▶ [THE REQUEST]: Rewrite everything from the line containing "From the camera, how" through the end of the material, requests included. Rescale each number in the answers (the distances and coordinates) by 0.8, rounding to its original number of decimal places with halves rounded up, and leave the numbers in the requests unchanged.

Spatial reasoning material:
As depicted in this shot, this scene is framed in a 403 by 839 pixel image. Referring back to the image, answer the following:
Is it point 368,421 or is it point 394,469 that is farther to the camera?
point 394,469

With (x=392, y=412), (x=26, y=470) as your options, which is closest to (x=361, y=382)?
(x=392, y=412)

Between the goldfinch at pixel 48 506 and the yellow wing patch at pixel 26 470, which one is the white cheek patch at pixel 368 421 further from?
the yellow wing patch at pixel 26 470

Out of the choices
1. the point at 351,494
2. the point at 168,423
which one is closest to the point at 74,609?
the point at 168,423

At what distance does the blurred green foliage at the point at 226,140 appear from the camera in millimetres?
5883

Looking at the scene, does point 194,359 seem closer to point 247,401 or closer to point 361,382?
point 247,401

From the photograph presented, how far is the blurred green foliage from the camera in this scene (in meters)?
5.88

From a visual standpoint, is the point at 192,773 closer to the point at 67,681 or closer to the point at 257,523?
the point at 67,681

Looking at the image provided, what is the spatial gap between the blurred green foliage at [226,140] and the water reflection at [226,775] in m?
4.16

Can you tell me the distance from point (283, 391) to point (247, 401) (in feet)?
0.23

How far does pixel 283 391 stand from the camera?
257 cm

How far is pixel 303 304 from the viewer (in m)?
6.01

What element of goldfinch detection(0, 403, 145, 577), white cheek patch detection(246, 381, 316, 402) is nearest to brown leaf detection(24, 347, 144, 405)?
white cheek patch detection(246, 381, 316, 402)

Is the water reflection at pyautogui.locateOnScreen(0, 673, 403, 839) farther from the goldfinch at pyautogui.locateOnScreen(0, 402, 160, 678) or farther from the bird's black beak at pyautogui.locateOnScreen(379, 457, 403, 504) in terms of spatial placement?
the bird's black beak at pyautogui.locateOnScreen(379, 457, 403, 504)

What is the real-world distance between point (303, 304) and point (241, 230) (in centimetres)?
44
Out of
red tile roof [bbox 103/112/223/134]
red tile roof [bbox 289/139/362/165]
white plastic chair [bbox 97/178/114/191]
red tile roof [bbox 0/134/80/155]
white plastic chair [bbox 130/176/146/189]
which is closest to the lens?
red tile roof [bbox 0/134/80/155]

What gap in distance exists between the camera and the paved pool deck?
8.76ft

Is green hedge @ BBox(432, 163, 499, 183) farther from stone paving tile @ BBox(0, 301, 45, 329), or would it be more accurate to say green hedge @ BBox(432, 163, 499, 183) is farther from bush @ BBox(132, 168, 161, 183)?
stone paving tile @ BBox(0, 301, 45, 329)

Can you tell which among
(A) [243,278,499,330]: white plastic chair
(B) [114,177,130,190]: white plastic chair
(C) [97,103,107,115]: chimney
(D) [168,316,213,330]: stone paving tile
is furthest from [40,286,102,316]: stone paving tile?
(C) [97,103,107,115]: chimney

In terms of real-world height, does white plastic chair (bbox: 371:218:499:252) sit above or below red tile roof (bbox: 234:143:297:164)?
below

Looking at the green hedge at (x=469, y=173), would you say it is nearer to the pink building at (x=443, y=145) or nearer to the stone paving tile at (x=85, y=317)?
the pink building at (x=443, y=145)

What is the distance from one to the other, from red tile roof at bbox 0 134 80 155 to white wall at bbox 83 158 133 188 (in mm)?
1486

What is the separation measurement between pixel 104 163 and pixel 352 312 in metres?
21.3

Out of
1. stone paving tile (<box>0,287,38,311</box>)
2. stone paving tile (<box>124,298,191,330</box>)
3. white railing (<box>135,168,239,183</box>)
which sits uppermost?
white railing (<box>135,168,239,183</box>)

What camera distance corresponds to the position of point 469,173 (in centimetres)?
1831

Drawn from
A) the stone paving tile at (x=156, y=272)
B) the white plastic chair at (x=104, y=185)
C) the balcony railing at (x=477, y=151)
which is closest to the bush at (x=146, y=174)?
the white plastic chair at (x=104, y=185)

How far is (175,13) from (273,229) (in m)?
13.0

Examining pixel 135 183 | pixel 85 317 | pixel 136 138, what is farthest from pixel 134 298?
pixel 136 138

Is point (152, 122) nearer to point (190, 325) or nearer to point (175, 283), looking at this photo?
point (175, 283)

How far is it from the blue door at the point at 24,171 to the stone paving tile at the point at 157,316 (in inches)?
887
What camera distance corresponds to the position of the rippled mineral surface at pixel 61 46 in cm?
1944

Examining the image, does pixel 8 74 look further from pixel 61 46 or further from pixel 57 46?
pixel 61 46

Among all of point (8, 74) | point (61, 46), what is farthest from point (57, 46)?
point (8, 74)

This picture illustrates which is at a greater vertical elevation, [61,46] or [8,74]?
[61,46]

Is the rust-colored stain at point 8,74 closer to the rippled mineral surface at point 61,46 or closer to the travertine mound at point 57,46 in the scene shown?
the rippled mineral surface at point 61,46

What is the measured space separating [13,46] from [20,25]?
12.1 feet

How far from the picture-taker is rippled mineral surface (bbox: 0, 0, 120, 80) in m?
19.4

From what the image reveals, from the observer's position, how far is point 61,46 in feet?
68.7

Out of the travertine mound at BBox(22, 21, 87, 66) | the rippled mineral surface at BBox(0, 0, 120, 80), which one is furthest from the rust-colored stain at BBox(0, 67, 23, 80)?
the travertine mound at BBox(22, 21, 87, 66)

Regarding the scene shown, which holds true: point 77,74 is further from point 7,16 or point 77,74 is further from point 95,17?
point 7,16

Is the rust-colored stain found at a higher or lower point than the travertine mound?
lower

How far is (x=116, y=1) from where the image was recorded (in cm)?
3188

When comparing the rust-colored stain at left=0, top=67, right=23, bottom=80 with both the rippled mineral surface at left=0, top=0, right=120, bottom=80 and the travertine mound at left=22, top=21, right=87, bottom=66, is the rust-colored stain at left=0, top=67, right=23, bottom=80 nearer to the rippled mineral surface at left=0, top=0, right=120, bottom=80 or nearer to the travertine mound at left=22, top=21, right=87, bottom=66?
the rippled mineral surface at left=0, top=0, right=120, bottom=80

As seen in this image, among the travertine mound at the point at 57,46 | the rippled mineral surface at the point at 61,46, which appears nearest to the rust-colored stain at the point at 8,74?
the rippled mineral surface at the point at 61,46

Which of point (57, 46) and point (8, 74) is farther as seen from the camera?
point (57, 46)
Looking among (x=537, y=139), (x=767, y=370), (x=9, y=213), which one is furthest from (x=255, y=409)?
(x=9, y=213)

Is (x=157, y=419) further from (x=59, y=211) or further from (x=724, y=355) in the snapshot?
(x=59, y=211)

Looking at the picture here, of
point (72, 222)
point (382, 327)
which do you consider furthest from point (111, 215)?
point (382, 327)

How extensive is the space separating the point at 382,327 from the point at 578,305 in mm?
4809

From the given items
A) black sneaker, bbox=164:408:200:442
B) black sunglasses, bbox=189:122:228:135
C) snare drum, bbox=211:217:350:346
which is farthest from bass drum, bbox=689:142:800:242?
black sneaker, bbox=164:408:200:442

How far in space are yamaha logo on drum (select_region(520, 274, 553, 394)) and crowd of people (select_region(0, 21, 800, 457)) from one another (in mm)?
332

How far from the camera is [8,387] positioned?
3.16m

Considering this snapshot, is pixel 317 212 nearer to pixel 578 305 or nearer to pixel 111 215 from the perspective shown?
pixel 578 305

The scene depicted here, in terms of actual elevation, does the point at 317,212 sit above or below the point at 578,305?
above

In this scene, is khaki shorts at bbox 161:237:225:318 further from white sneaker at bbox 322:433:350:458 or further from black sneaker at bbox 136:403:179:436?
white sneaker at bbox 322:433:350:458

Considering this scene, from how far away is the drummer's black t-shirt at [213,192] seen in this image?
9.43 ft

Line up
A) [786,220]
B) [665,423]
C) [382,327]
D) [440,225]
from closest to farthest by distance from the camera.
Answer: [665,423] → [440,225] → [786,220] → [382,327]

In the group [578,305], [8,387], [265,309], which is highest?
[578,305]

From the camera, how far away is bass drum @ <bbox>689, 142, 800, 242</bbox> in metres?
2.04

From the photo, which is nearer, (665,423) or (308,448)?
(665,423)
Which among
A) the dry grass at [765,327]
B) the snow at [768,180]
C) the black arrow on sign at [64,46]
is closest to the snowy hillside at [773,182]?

▶ [OUTPUT FOR THIS EXERCISE]:
From the camera, how far away is bass drum @ <bbox>689, 142, 800, 242</bbox> in metres?
1.63

From the photo, which is nearer, (665,423) or (308,448)?
(532,338)
Which among
A) the dry grass at [765,327]
B) the snow at [768,180]
C) the black arrow on sign at [64,46]
is closest to the snowy hillside at [773,182]?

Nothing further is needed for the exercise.